What or Who Do You Want To Be?

There once was an eleven-year-old blonde girl who wished she were a boy.  She wished it so much that when the grade six class was auditioning for Robin Hood, she wanted nothing more than to be one of the merry men.  It would be such fun, she thought, carrying a bow and arrow and saving the poor people from the bad guys.  And so she tried out for the play, convinced that she would be selected as one of the merry men in the band.

The teacher had a different idea about how the selection process should go.  In fact that teacher whose name is long forgotten, decided the little blonde girl should be Maid Marion.  You could not have two roles farther removed from one another - one of the merry men or Maid Marion?  The disappointment was huge even when the teacher pointed out that the merry men were supporting roles and Maid Marion was a lead role.  The little girl didn't care.  She wanted to race around the stage with the band of merry men rescuing people, she didn't want to wear a dress and have to say lots of lines.

What she wanted and what actually happened unfolded very differently.  There was no racing anywhere, only sedate walking back and forth across the stage.  There were no people for her to rescue and she had to wear a long red dress sewn especially for the play.  There were lots of lines to learn and she was petrified of forgetting them.  She argued with the teacher pleading for a part as a merry man but the teacher was adamant that the little girl was the best choice for Maid Marion.

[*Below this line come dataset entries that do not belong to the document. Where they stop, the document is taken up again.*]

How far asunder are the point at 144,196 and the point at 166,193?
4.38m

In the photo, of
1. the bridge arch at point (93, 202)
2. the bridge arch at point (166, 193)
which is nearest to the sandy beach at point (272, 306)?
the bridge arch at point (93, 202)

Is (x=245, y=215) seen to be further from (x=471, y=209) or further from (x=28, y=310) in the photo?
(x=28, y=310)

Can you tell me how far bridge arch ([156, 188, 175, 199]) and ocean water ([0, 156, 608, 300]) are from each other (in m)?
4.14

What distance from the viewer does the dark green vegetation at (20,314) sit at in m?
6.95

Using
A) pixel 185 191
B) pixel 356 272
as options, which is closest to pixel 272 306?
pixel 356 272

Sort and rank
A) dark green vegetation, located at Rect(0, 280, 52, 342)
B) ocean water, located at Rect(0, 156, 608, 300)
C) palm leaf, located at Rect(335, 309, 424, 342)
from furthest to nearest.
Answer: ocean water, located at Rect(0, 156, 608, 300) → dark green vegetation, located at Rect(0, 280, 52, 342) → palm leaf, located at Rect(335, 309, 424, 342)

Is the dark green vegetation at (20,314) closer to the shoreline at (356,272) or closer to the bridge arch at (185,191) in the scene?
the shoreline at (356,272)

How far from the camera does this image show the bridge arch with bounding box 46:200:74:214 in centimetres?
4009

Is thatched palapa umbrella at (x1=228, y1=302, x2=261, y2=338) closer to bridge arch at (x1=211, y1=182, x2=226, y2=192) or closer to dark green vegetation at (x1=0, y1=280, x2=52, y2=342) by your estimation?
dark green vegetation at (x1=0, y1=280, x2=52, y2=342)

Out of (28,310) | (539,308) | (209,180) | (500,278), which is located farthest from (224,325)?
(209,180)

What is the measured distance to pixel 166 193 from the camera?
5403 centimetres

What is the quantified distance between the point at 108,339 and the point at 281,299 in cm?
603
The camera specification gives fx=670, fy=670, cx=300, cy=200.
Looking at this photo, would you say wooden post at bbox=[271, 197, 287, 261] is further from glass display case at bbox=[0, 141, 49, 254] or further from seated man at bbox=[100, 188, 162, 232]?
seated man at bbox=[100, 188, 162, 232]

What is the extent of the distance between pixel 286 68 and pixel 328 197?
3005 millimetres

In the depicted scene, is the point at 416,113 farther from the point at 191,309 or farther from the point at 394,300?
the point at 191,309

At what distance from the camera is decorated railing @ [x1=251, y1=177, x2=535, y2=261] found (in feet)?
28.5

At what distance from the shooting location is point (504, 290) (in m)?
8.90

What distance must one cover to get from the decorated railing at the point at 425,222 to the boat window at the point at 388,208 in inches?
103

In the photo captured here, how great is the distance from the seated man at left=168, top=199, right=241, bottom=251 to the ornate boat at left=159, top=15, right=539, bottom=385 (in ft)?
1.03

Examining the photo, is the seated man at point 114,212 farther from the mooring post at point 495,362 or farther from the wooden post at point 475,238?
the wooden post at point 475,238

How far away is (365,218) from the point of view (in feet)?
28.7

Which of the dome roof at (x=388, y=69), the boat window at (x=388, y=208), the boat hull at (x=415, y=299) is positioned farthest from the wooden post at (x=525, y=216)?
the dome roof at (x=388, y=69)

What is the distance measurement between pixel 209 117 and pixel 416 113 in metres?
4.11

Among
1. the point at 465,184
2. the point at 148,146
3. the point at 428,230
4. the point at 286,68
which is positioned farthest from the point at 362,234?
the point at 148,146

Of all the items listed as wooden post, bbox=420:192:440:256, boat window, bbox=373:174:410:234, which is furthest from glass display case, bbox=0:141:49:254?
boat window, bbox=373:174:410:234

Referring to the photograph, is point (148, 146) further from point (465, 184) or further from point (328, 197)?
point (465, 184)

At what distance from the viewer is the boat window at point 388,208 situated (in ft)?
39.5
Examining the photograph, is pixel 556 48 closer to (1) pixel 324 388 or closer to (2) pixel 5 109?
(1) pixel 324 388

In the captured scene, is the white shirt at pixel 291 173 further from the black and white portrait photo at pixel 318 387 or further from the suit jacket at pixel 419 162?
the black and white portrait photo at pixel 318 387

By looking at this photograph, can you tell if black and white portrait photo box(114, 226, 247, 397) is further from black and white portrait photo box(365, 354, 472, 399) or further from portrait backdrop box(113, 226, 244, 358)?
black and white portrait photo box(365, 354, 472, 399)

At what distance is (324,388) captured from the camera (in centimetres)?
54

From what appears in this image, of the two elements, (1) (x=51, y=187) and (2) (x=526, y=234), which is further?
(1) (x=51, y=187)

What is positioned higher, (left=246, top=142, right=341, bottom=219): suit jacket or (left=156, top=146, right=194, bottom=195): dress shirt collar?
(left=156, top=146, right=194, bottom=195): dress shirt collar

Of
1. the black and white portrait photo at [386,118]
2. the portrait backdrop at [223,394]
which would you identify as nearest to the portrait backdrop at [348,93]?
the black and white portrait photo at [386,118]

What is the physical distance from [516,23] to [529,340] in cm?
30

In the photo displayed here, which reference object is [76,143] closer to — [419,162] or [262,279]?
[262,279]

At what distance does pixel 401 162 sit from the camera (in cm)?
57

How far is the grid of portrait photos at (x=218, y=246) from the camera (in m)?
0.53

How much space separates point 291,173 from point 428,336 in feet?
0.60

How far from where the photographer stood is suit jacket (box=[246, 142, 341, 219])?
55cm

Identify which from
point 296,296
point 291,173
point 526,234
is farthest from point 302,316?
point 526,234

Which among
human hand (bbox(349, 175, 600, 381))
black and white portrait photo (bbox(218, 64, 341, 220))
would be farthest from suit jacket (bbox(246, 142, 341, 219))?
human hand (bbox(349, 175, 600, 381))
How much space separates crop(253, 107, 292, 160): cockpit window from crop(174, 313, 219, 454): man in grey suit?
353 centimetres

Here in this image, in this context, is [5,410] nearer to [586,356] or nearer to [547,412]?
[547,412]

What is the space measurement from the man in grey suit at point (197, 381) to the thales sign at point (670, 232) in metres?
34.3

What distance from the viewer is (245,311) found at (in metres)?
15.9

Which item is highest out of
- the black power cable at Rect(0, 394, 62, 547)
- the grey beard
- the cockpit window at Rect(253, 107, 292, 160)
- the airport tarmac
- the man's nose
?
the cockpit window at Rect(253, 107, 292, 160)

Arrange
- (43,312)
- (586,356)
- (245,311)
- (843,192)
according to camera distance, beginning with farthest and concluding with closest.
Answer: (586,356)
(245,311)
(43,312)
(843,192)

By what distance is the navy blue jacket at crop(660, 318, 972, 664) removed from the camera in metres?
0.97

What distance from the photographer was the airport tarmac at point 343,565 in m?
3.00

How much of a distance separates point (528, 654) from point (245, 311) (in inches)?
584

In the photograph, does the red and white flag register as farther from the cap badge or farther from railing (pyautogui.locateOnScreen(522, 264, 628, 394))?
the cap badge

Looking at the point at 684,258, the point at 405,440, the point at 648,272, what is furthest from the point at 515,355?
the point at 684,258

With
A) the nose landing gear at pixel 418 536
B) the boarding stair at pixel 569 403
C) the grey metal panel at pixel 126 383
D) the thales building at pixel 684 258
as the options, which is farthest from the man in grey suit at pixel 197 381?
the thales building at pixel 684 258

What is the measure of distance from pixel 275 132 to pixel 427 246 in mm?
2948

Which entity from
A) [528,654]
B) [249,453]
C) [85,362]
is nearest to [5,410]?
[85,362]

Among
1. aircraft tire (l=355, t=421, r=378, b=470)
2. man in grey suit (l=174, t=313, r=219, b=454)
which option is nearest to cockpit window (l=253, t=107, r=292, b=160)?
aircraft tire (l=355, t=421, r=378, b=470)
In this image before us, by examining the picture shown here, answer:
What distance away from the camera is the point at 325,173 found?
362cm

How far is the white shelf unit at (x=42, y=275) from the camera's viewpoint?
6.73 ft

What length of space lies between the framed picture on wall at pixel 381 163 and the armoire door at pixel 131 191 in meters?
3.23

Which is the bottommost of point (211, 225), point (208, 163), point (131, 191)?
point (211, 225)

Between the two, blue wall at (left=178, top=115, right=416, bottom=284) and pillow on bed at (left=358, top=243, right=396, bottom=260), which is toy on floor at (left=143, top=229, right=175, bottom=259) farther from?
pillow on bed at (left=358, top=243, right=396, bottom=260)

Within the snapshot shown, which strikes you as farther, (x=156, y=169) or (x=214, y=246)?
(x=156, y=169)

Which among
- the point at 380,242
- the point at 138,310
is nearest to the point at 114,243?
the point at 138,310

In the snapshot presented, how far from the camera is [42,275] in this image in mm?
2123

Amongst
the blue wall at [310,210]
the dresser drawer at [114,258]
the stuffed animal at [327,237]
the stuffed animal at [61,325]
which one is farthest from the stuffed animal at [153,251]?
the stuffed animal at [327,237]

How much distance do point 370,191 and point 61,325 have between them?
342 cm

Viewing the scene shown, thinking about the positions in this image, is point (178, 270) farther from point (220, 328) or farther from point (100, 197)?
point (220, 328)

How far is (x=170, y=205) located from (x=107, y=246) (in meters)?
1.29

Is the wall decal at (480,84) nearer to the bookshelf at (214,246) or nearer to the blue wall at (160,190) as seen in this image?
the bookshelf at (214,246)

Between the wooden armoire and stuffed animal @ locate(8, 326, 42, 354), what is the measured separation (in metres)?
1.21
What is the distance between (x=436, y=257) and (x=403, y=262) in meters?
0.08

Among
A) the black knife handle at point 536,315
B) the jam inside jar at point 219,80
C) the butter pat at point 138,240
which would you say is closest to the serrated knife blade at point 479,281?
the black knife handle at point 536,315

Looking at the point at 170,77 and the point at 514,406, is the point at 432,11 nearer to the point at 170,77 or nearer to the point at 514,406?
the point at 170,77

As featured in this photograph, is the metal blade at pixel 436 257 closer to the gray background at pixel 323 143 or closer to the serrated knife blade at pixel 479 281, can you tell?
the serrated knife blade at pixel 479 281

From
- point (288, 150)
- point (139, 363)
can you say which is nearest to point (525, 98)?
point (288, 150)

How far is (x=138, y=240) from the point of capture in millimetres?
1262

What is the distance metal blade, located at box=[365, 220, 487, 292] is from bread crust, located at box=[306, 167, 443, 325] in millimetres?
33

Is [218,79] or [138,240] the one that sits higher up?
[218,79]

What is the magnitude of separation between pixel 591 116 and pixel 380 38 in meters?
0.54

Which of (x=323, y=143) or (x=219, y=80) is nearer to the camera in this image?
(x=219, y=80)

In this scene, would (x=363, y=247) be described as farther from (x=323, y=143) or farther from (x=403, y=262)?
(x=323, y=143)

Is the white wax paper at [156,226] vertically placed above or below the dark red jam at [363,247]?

And so, the little girl made her stage debut as Maid Marion in the grade six play.  She moved easily across the stage even in the long dress, which she developed quite a liking for because it was very elaborate and beautiful.  She learned her part and delivered her lines dramatic ease.  The play was a hit and the little girl received lots of praise and attention for her leading role but she had to still pretend to be annoyed with the teacher for not letting her be a merry man.

Years passed and the little girl grew up, and as she grew she wondered from time to time what had possessed that teacher to insist that the biggest little tomboy in the class be Maid Marion.  Forty years passed and still the question rolled around inside her head from time to time.  The grown woman wondered if the stubbornness and potential-spotting ability of a teacher years ago proved to be formative.  While the little girl was thinking about what she wanted to be, the teacher was thinking about whom the little girl was capable of being.

The little girl only saw far enough to want to be one of the merry men in the band.  The teacher provided a glimpse of the possibility of who the little girl already was and who she might become in the future through the seeming-less innocuous activity of the class play.  There is a powerful message hidden somewhere between the what and the who.